* _What you are asked to do_
Keeping each line intact, print the whole listing.

* _Entries shown_

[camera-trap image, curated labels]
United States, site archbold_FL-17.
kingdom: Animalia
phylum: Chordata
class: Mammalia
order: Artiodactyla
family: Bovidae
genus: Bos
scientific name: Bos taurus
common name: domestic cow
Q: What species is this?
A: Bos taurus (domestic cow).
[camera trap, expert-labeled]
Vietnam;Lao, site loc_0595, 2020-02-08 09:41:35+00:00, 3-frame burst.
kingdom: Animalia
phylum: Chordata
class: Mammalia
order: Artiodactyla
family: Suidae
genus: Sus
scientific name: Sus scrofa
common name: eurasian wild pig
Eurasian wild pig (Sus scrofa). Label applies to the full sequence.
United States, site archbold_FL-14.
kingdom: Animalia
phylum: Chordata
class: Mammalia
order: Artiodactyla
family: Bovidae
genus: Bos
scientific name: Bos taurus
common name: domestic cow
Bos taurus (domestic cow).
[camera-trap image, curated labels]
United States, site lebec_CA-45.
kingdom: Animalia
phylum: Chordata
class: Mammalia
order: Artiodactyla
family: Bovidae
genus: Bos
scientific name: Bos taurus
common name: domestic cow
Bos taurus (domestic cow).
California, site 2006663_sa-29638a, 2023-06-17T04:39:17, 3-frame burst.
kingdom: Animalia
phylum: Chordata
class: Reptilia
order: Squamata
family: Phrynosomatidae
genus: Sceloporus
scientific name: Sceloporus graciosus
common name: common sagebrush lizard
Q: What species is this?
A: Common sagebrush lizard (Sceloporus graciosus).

* _Answer to the problem_
[camera-trap image, curated labels]
United States, site archbold_FL-17.
kingdom: Animalia
phylum: Chordata
class: Mammalia
order: Artiodactyla
family: Bovidae
genus: Bos
scientific name: Bos taurus
common name: domestic cow
Q: What species is this?
A: Bos taurus (domestic cow).
[camera trap, expert-labeled]
Vietnam;Lao, site loc_0595, 2020-02-08 09:41:35+00:00, 3-frame burst.
kingdom: Animalia
phylum: Chordata
class: Mammalia
order: Artiodactyla
family: Suidae
genus: Sus
scientific name: Sus scrofa
common name: eurasian wild pig
Eurasian wild pig (Sus scrofa). Label applies to the full sequence.
United States, site archbold_FL-14.
kingdom: Animalia
phylum: Chordata
class: Mammalia
order: Artiodactyla
family: Bovidae
genus: Bos
scientific name: Bos taurus
common name: domestic cow
Bos taurus (domestic cow).
[camera-trap image, curated labels]
United States, site lebec_CA-45.
kingdom: Animalia
phylum: Chordata
class: Mammalia
order: Artiodactyla
family: Bovidae
genus: Bos
scientific name: Bos taurus
common name: domestic cow
Bos taurus (domestic cow).
California, site 2006663_sa-29638a, 2023-06-17T04:39:17, 3-frame burst.
kingdom: Animalia
phylum: Chordata
class: Reptilia
order: Squamata
family: Phrynosomatidae
genus: Sceloporus
scientific name: Sceloporus graciosus
common name: common sagebrush lizard
Q: What species is this?
A: Common sagebrush lizard (Sceloporus graciosus).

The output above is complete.